1. Ontology should be the starting point for Christian education, for it is only insofar as we know what is God and what is man that we can know who is Christ as Lord and Savior.
2. Epistemology should be the starting point for Christian apologetics, for it is only insofar as we can justify our claims to the truth as well as our refutations of error that the unbeliever can be shown foolish, and the wisdom of God be acknowledged as true.
As a student of rhetoric I have a suspicion that one of the chief causes for the differences between Cornelius Van Til and Gordon Clark was in the context and audience of the development of their thought. Van Til taught at a reformed seminary where appeals to the Word of God and the basic knowledge of God were as common and acceptable as tap water. Clark taught for almost three decades in the philosophy department at Butler University, an institution of Christian heritage, but not directly governed by any ecclesiastical authority.

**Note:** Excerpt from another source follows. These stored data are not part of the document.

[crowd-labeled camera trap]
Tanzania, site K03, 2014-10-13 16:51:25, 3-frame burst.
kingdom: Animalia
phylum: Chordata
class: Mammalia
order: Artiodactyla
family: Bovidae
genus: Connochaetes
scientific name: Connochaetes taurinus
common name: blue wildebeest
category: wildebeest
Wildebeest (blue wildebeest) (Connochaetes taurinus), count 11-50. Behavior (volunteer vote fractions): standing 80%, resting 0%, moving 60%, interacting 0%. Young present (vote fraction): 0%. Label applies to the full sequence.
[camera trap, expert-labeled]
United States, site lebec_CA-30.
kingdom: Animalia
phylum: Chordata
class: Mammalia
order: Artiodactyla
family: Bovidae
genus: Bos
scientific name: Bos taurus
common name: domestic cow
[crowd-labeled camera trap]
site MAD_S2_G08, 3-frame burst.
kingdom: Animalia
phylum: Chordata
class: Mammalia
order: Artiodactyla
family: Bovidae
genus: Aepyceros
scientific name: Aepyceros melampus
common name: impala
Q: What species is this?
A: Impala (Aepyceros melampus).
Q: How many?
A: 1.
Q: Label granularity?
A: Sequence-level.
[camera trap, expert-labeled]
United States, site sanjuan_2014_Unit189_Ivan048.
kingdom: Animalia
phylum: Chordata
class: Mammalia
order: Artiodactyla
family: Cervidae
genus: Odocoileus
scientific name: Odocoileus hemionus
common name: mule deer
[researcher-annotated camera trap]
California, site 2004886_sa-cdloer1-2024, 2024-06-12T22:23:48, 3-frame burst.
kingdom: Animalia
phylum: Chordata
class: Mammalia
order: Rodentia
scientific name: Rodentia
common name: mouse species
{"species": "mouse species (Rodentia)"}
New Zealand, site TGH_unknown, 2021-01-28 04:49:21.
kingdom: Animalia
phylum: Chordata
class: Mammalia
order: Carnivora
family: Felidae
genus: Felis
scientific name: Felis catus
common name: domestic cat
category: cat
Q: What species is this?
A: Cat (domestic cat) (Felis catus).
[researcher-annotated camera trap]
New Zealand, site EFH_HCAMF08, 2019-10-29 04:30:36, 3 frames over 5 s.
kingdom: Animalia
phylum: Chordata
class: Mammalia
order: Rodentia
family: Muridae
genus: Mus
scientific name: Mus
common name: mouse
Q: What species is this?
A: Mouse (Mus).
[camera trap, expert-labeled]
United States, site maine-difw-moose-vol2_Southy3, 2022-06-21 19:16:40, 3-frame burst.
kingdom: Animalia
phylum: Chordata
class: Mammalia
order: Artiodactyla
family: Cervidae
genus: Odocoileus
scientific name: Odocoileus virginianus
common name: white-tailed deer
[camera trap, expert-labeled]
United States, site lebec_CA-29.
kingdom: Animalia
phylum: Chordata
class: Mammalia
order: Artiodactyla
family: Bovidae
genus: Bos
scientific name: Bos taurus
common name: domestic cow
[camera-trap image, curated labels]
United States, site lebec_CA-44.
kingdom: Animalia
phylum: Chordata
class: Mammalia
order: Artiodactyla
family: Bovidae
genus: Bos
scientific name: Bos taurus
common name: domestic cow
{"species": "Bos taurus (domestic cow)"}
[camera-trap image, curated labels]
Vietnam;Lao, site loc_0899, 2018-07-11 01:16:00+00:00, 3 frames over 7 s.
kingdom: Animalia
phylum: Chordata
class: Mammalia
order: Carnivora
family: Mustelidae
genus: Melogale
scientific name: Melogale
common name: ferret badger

There is a different emphasis when one addresses an audience who is in basic agreement, particularly on a presuppositional level, than when one addresses an audience is in basic opposition. While I don't think this observation minimizes the differences between the two apologists, I do think it helps to explain why they developed their thoughts differently, despite being very close in the actual way in which they refuted opponent arguments.
Van Til wanted to begin with the being of God; Clark with the knowledge of God. Van Til was following the Dutch tradition of the Heidelberg Catechism; Clark was following Calvin and the Westminster Confession of Faith.
I think there is value in both approaches, but I think that audience matters, and thus I would defend the two theses at the top as the preferred approach for a sympathetic and unsympathetic audience, respectively.